Please copy the stretch from the line containing "Could you say" through the end of the items, changing "nearer" to "closer" and leaving everything else as it is.

Record extracts

::::::

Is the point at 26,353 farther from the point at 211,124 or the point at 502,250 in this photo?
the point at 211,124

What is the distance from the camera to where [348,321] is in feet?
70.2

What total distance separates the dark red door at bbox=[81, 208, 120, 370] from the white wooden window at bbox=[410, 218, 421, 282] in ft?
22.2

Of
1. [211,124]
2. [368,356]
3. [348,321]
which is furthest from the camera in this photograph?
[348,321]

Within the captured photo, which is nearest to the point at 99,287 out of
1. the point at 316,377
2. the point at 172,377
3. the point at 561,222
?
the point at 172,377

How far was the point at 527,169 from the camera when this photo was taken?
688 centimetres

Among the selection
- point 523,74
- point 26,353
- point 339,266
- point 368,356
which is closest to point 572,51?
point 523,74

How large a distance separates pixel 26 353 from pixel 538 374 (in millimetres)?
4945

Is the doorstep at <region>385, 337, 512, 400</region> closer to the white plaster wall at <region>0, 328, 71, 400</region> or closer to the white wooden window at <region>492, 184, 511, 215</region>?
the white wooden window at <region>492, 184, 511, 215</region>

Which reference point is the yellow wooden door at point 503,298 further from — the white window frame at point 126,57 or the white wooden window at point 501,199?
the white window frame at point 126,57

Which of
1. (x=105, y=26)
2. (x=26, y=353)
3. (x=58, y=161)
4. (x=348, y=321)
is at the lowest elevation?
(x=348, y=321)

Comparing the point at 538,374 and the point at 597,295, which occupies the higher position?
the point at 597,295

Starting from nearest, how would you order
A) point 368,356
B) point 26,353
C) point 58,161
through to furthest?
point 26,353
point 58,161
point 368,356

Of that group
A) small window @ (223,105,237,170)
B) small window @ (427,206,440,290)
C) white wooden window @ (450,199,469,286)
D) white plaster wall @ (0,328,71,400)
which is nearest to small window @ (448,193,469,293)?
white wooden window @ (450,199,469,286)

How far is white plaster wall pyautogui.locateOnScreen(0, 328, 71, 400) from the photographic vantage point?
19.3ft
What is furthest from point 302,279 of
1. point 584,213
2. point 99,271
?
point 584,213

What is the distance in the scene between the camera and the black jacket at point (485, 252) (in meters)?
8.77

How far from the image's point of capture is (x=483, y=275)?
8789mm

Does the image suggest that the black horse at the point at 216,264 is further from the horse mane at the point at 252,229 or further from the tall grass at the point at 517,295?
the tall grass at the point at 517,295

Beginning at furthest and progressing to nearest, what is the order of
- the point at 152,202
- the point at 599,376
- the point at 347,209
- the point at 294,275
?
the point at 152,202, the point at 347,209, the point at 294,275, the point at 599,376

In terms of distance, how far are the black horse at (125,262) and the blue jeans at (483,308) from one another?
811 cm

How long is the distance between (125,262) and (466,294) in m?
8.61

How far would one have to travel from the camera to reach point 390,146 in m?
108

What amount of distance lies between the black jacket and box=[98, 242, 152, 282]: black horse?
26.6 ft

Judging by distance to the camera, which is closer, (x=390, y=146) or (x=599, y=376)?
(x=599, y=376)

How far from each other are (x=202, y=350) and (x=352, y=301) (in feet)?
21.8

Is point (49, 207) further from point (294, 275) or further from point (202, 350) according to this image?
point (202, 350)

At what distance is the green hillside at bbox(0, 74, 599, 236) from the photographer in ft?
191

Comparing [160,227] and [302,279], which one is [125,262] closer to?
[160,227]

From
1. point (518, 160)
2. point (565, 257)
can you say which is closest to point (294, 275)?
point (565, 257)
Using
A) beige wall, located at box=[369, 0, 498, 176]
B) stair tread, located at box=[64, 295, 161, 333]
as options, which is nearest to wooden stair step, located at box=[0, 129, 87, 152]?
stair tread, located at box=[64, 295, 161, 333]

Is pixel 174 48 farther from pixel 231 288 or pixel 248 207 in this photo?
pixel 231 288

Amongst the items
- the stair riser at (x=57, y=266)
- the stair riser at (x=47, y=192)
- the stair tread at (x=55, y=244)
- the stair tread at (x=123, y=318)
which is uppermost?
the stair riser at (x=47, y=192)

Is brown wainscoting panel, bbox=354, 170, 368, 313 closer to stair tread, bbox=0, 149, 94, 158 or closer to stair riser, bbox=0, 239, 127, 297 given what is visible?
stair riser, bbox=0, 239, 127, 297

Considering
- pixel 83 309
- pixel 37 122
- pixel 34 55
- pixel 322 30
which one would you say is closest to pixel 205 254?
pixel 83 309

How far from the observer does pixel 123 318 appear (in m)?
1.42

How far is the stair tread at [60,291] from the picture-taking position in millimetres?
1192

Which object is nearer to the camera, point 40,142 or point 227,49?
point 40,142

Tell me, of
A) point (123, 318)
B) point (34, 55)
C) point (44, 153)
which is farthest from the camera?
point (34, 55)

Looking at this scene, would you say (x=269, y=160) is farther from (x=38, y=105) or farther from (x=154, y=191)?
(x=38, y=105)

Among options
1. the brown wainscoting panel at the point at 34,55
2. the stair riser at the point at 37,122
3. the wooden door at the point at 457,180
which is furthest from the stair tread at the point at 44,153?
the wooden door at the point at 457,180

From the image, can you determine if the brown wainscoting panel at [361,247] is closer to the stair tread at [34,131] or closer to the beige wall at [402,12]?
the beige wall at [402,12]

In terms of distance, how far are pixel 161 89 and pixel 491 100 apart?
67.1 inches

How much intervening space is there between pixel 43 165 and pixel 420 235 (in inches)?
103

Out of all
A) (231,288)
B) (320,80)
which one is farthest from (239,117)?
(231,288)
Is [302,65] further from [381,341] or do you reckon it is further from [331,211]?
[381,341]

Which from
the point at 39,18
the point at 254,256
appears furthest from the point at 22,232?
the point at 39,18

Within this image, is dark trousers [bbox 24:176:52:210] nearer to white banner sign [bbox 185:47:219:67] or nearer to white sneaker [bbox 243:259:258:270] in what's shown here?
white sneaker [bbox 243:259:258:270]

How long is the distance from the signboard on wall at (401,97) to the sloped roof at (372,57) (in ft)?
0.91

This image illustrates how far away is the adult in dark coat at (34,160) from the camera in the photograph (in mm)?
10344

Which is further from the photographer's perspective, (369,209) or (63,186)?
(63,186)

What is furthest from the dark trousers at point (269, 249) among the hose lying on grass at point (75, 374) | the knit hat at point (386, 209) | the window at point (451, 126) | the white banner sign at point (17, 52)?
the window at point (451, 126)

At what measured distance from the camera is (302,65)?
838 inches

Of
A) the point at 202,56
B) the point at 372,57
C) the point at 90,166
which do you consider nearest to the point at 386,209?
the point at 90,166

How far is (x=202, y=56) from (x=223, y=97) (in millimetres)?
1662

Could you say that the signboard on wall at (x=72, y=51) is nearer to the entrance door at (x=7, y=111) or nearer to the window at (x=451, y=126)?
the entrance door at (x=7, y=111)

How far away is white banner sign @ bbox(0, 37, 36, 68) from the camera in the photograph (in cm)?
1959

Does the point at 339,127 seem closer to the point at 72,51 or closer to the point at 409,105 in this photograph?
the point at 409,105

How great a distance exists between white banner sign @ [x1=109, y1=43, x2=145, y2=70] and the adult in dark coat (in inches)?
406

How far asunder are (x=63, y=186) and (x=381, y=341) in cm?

::::::

Task result
Could you say that the signboard on wall at (x=72, y=51) is closer to the entrance door at (x=7, y=111) or closer to the window at (x=451, y=126)?
the entrance door at (x=7, y=111)

How far away is white banner sign @ bbox(0, 37, 36, 68) from the camera in the photograph (in cm)?
1959

Does the point at 339,127 seem closer to the point at 72,51 or closer to the point at 409,105 in this photograph?
the point at 409,105

How great a distance exists between white banner sign @ [x1=109, y1=43, x2=145, y2=70] and the adult in dark coat (in inches)?
406

How far asunder are (x=63, y=186) and (x=381, y=341) in cm?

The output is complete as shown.